Patients and methods: A total of 35 patients were treated with bortezomib (1.0–1.3 mg/m2 on days 1, 4, 8 and 11) and capecitabine (1500–2500 mg/m2 on days 1–14) in 3-week intervals for up to eight cycles.
Results: The maximum tolerated doses (MTDs) were bortezomib 1.3 mg/m2 and capecitabine 2500 mg/m2. The treatment was generally well tolerated and associated with toxic effects that were consistent with the known side-effects of the individual agents. The intent-to-treat overall response rate was 15% and an additional 27% of patients had stable disease (SD). In the 20 patients treated at the MTD, the response rate was 15% and 40% had SD. Median time to progression and overall survival were 3.5 months [95% confidence interval (CI) 1.9–4.4] and 7.5 months (95% CI 5.6–14.6), respectively. Median duration of response was 4.4 months.

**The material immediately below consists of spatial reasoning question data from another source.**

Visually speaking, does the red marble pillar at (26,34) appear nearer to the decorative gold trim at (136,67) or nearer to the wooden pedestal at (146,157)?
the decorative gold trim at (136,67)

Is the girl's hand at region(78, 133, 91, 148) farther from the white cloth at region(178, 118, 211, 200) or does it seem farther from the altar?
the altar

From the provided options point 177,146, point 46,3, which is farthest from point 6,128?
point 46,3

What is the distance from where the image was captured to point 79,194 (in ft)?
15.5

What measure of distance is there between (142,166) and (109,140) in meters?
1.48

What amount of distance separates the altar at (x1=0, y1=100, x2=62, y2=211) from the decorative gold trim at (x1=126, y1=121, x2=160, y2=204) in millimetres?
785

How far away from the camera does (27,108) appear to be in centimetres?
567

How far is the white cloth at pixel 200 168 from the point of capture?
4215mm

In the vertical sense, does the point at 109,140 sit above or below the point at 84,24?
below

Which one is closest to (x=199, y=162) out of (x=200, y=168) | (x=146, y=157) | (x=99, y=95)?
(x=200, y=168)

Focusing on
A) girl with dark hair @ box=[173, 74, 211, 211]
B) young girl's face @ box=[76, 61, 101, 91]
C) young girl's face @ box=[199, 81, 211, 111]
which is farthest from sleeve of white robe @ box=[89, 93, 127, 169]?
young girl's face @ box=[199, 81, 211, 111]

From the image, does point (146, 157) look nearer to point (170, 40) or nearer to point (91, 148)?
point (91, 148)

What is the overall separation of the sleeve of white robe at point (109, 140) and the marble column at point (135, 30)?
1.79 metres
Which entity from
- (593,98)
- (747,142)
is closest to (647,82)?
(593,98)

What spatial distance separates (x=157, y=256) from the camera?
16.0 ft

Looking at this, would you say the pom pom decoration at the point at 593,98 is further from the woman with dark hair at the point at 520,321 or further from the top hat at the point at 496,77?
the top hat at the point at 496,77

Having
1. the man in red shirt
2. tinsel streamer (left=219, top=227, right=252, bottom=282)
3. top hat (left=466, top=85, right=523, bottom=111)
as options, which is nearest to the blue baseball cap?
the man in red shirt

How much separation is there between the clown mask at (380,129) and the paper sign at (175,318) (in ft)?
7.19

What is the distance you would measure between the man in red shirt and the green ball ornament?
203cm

Conclusion: The combination of bortezomib and capecitabine is well tolerated and has moderate antitumour activity in heavily pretreated patients.
Key words: bortezomib, capecitabine, chemotherapy, metastatic breast cancer, phase I study, proteasome inhibition
Received for publication November 20, 2007. Accepted for publication November 26, 2007.